In many accounts it was her devotion to living in the Efik way, speaking the Efik language which won her a hearing and influence that her more prestigious male missionary colleagues struggled to attain. After all, this child of the British industrial revolution travelled to Calabar as the British colonial authorities were endeavouring to tame the land now known as Nigeria and stamp their own authority on it. Missionaries with any prestige and speaking languages of power couldn’t help but get caught up in the colonial shenanigans. Somehow Mary slipped through — probably bending or breaking a few silly rules along the way — and spent the bulk of her life proclaiming Jesus Christ in a malarious African backwater. She died in early 1915, but many continue to be inspired by her.

(I’ll admit at this point that I’m always somewhat ashamed by my own poor local language skills in Nigeria. It’s not my natural strength and not helped by living in a city.)

It’s a pity that she’s in danger of being forgotten in her home land. Although, as she seemed to let go of the land of her birth — not to enrich herself but others — perhaps that is unsurprising. It is our loss, though, if we neglect her.

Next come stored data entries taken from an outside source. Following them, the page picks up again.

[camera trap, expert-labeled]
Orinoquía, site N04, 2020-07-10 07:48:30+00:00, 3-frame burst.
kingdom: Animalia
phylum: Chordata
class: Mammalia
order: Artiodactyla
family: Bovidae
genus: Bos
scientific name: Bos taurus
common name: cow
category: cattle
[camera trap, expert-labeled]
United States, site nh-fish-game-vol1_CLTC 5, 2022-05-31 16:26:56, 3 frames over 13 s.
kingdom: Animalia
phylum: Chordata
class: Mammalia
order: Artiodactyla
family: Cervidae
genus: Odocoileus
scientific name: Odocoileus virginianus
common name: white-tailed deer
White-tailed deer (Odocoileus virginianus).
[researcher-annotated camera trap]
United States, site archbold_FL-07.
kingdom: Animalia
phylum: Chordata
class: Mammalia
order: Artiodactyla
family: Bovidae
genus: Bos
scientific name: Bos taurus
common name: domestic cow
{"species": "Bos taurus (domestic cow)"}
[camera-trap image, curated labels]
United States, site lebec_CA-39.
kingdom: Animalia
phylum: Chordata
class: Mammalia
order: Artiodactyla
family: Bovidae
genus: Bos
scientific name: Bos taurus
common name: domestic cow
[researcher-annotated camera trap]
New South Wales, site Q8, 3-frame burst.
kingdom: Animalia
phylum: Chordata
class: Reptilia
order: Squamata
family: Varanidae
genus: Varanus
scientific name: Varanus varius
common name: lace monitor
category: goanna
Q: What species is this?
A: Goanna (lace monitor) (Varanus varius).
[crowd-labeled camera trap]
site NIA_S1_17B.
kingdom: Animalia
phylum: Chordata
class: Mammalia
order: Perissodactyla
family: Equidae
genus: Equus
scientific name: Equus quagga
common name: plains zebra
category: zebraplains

In a time when calls for Scottish independence, Brexit and fortress Europe all testify to people becoming increasingly parochial, she may have a message for us about God’s global ambitions and how good it is for us to be involved in them. Had Mary stayed in Dundee, she may have escaped her family’s poverty to die and be forgotten. But giving up her blood relatives and her home land, she gained what Jesus promised his followers would gain — new family and a new land, and sufferings and persecutions, but after that eternal life. And many others gained eternal life because of her.

Clydesdale bank £10 showing a map of SE Nigeria where Mary Slessor worked.